O mau momento do presidente Lula, aferido por pesquisas de opinião, tem animado a direita, seja a moderada ou a populista radical. Em alguns círculos, já se elucubra sobre a suposta evidência de que a esquerda não teria mesmo mais discurso e projeto para a sociedade brasileira contemporânea. Esta, finalmente, teria em seus segmentos populares se rendido ao culto da prosperidade e ao empreendedorismo —alguém falou autoengano?—, num sinal de aprovação de concepções liberais.
Compreende-se a aflição dos antipetistas, uma vez que, no primeiro quarto deste século, o Partido dos Trabalhadores venceu cinco das seis disputas presidenciais. Nesse período, a direita dita civilizada surfou na derrubada de Dilma Rousseff e no governo protogolpista de Temer, o mais impopular da história; a seguir, com o fiasco das terceiras vias, associou-se à aventura bolsonarista, que prometia com o pinochetista neoliberal Paulo Guedes uma espécie de nova revolução americana nos trópicos; por fim, restou a abstenção ou engolir a contragosto a “frente ampla” lulista.
Lula e o PT têm cometido erros em série neste terceiro mandato, mas também acertos. Tenho minhas reservas sobre a análise de que a queda da popularidade do presidente seria estrutural.
Há, sim, uma fadiga com a longevidade do líder petista, com seus arroubos verborrágicos e sua personalidade autocentrada. Talvez o país —isso é só uma impressão— preferisse algo diferente.
Ocorre que há uma chance plausível de o mal-estar ser, ao menos em parte, dissipado, e a perspectiva de um novo mandato da esquerda se ampliar.
Seria preciso considerar pelo menos dois fatores. O primeiro é o que parece ser a causa primordial do mau humor —a inflação de alimentos. Não há quem resista à disparada de preços na mesa da classe média, pobres e remediados.
Existe, contudo, uma expectativa de diminuição da conta nos próximos meses, três, quatro, seis, quem sabe. Ao mesmo tempo, não podem ser desconsiderados, mesmo que desvanecidos pelos sustos nas gôndolas, o aumento de emprego e renda e o significativo crescimento do PIB em 2023 e 2024, contrariando as bolas de cristal de “especialistas”.
O outro fator a levar em conta é a ausência de lideranças claras e fortes na direita. Bolsonaro pode ser considerado candidato fora do baralho —e a fantasia da anistia não ajuda muito. Sua criatura mais vistosa é o governador de São Paulo, Tarcísio de Freitas. É o atual “darling” da direita e do mercado, cujas incansáveis bandeiras são ajuste fiscal com cortes de gastos sociais e privatizações encabeçadas pela Petrobras —ideias por si pouco atraentes para o grande eleitorado. Tarcísio, todavia, com apoio de seu demiurgo, teria atrativos a acrescentar para rebanhos mais amplos.

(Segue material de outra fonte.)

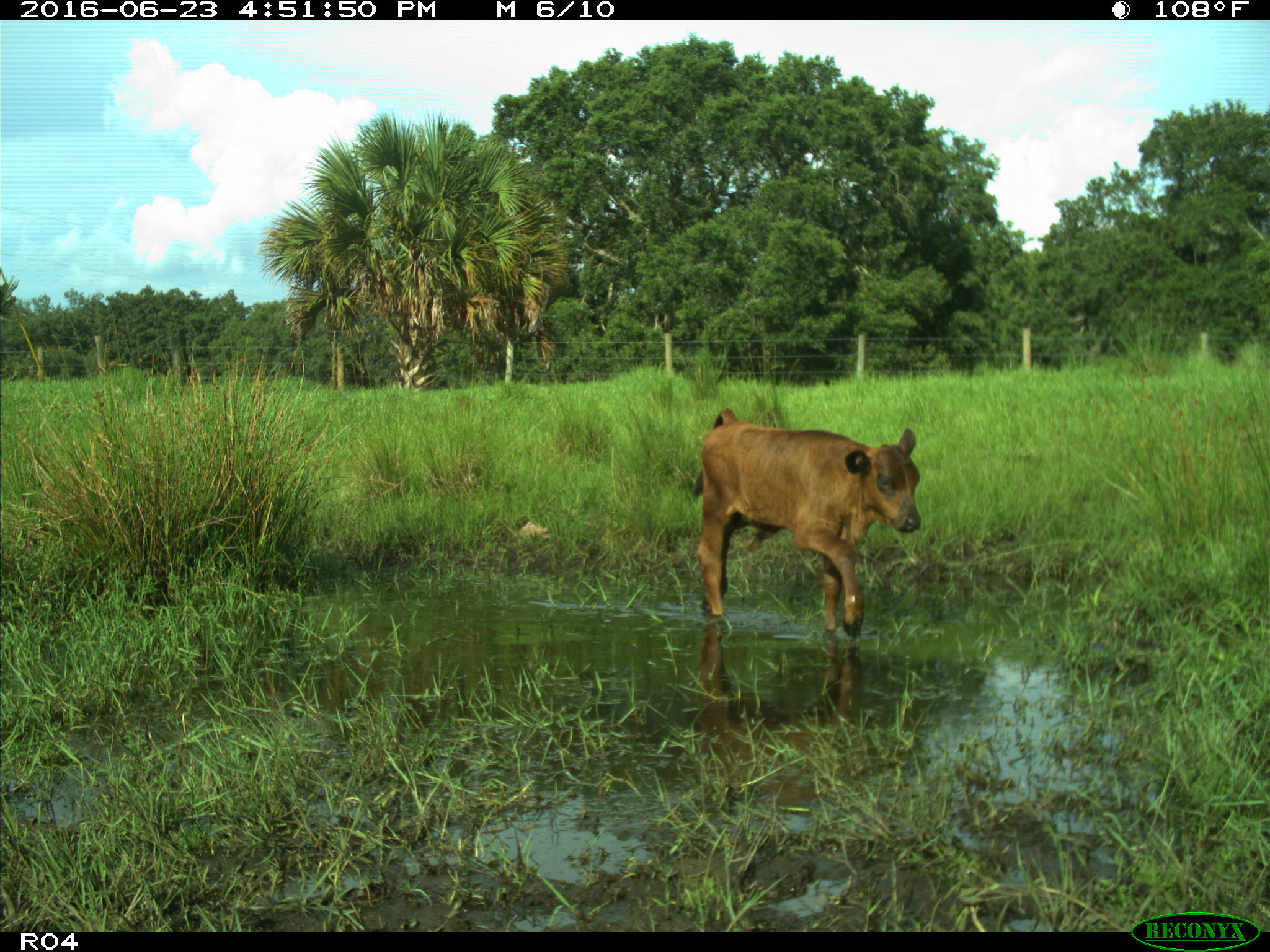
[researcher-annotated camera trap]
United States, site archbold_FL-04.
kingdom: Animalia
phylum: Chordata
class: Mammalia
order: Artiodactyla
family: Bovidae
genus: Bos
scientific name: Bos taurus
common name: domestic cow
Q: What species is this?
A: Bos taurus (domestic cow).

Só que não se sabe se está disposto a contrariar Bolsonaro e se correria o risco de sair do cargo em abril de 2026, abandonar uma reeleição estadual garantida e enfrentar o grande animal político-eleitoral do Brasil, mesmo que ferido, com a máquina governamental na mão. A resposta parece ser não.
Escrevi aqui, em maio do ano passado, que o projeto de Lula para 2026 estava subindo no telhado. De fato, mas ainda pode descer e voltar à rampa do Planalto. O jogo está longe de ser definido.